— What the task requires —
Return every line in the rows below that contains the string "forearm". Case counts.

— Data supplied —
▼
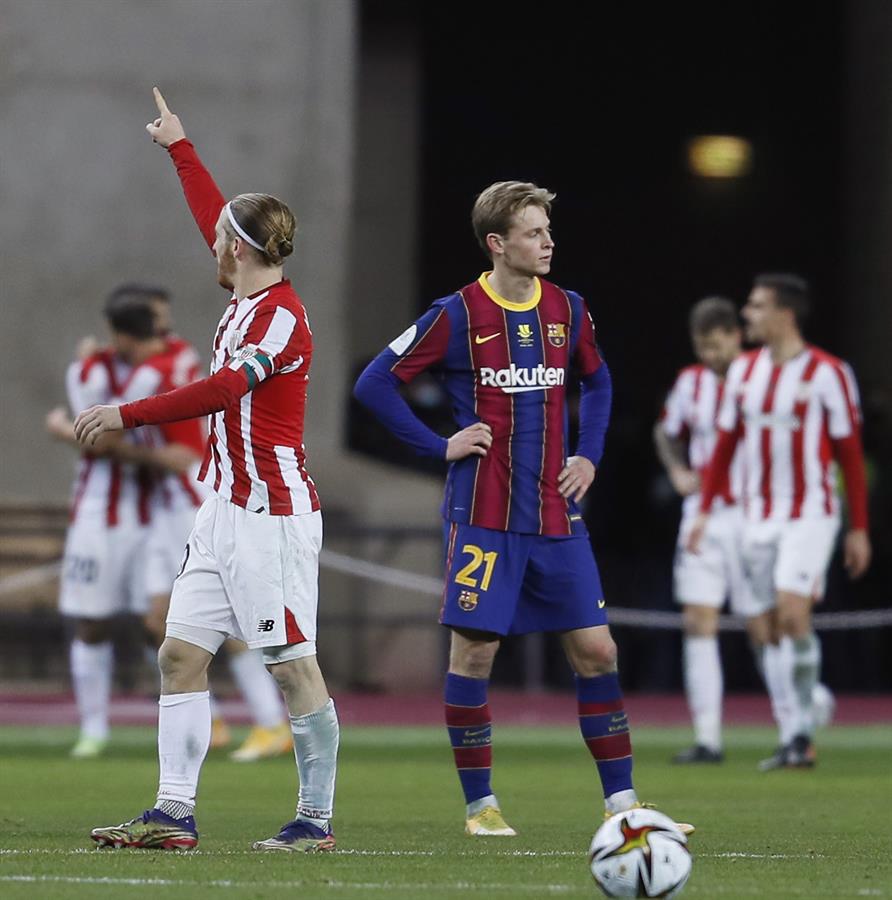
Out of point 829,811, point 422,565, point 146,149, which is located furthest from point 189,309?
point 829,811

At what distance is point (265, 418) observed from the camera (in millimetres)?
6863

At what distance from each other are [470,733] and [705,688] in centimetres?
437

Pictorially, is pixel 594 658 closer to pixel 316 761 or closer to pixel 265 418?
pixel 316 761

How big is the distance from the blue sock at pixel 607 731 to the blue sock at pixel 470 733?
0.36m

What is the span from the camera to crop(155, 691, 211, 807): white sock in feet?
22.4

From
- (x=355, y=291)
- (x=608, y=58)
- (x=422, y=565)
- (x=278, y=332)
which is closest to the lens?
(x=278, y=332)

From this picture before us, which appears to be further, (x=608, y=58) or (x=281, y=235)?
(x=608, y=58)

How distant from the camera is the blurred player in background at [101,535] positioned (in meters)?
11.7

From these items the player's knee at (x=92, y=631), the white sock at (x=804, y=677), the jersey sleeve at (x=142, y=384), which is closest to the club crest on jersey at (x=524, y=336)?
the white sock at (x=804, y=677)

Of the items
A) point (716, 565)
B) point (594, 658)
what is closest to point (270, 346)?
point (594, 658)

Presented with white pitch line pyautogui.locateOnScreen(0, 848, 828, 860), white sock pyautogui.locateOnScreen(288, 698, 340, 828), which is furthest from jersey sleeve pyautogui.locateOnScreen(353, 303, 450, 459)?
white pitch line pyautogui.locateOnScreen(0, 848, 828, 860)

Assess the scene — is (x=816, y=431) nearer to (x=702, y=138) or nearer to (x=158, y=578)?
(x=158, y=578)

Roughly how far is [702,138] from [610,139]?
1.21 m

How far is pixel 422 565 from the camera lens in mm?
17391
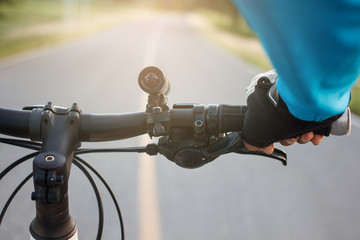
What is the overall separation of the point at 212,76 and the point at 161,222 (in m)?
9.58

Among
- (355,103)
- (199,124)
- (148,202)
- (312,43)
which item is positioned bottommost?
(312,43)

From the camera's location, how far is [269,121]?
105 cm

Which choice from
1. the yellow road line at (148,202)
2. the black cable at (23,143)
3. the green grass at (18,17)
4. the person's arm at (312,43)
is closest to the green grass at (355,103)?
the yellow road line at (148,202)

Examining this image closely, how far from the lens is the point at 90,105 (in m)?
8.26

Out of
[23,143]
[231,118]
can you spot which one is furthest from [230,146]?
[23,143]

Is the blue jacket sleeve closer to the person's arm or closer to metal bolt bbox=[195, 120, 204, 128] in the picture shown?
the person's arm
▲
▼
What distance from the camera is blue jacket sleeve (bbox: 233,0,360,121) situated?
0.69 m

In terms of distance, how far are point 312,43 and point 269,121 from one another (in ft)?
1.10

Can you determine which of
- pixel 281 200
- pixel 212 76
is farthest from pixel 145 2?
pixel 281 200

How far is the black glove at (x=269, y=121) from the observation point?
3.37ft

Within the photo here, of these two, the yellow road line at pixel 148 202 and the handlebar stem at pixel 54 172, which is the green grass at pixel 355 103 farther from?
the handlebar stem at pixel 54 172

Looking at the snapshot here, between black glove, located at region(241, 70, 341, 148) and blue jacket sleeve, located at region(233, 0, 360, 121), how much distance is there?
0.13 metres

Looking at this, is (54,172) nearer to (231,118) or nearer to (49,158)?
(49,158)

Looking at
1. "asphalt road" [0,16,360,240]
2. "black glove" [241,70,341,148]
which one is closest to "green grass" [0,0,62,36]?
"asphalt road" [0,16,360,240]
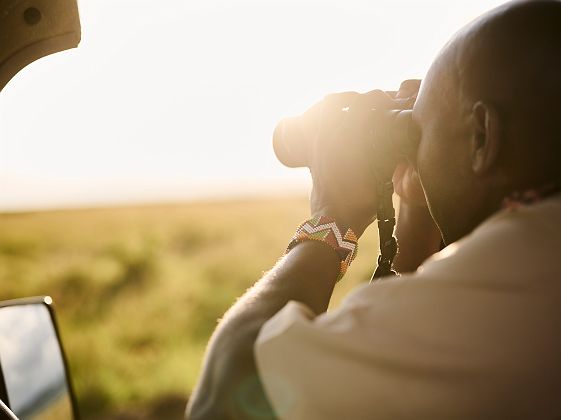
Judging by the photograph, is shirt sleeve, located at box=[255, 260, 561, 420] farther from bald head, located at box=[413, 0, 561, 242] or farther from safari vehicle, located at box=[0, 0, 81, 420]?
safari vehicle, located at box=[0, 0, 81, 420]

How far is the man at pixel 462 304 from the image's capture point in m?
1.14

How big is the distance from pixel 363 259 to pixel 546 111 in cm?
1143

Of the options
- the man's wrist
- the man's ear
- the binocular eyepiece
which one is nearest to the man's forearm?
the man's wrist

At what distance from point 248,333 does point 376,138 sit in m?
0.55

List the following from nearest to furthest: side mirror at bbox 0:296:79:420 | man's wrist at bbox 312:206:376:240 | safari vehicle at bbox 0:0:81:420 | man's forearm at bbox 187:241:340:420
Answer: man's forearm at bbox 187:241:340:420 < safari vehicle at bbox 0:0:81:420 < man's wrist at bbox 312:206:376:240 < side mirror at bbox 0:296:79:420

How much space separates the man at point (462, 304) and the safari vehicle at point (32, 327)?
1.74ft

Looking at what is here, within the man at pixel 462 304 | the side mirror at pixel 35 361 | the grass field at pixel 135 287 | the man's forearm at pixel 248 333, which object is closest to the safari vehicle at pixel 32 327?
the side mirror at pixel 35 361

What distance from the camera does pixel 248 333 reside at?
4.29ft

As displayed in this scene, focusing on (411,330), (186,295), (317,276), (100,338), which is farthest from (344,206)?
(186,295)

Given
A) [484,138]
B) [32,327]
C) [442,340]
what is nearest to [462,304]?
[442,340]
▲
— Solution for this exercise —
which one is nearest to the man's forearm?
List the following from nearest to furthest: side mirror at bbox 0:296:79:420 | man's wrist at bbox 312:206:376:240 | safari vehicle at bbox 0:0:81:420 | man's forearm at bbox 187:241:340:420
Answer: man's forearm at bbox 187:241:340:420 < safari vehicle at bbox 0:0:81:420 < man's wrist at bbox 312:206:376:240 < side mirror at bbox 0:296:79:420
Looking at what is here, within the man at pixel 462 304 | the side mirror at pixel 35 361 | the grass field at pixel 135 287 | the man's forearm at pixel 248 333, which object is closest to the safari vehicle at pixel 32 327?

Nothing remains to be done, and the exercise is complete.